REQUIRED TASKS =>
**a.** Answer these questions from the passage on Machhi Singh v. State of Punjab:
(i) How many judges sat on the Bench that decided Machhi Singh v. State of Punjab?
(ii) Which earlier decision did that Bench follow?
(iii) Under circumstance II, for what does a hired assassin commit murder?
**b.** Write out the portion of the Machhi Singh passage starting at "II. When the" and ending at "of the motherland.".

==== EXERCISE PASSAGE ====

61. In the case of Machhi Singh v. State of Punjab1, a 3-Judge Bench of this Court following the decision in Bachan Singh (supra), observed that in rarest of rare cases when collective conscience of the community is so shocked that it will expect the holders of the judicial power centre to inflict death penalty irrespective of their personal opinion as regards desirability or otherwise of retaining death penalty. The community may entertain such a sentiment in the following circumstances:
I. When the murder is committed in an extremely brutal, grotesque, diabolical, revolting or dastardly manner so as to arouse intense and extreme indignation of the community. For instance, (i) when the house of the victim is set aflame with the end in view to roast him alive in the house, (ii) when the victim is subjected to inhuman acts of torture or cruelty in order to bring about his or her death; and (iii) when the body of the victim is cut into pieces or his body is dismembered in a fiendish manner.
II. When the murder is committed for a motive which evinces total depravity and meanness. For instance when (a) hired assassin commits murder for the sake of money or reward or (b) a cold-blooded murder is committed with a deliberate design in order to inherit property or to gain control over property of a ward or a person under the control of the murderer or vis-a-vis whom the murdered is in a dominating position or in a position of trust, or (c) a murder is committed in the course for betrayal of the motherland.

==== STUDY MATERIAL ====

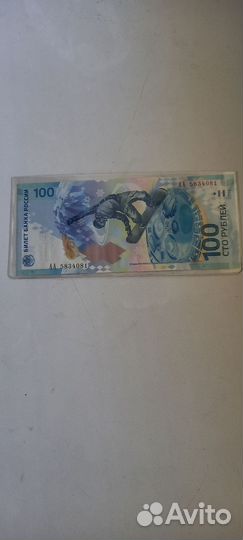 Коллекционная банкнота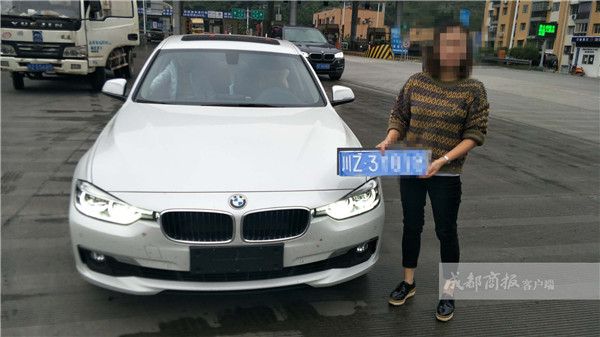 宝马女司机不挂车牌上高速 想用临牌过关结果遭扣12分
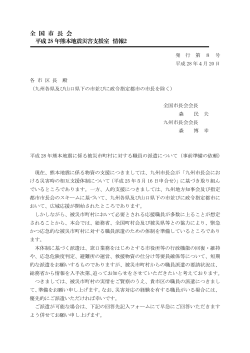 全 国 市 長 会 平成28 年熊本地震災害支援室 情報2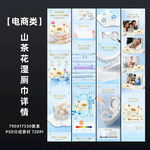 山茶花濕廁紙詳情頁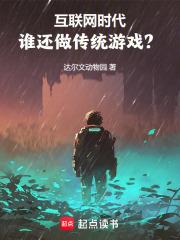 虚拟帝国从游戏开始免费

====

ANSWERS =>
**a.**
(i) Three
(ii) Bachan Singh
(iii) For the sake of money or reward

**b.**
II. When the murder is committed for a motive which evinces total depravity and meanness. For instance when (a) hired assassin commits murder for the sake of money or reward or (b) a cold-blooded murder is committed with a deliberate design in order to inherit property or to gain control over property of a ward or a person under the control of the murderer or vis-a-vis whom the murdered is in a dominating position or in a position of trust, or (c) a murder is committed in the course for betrayal of the motherland.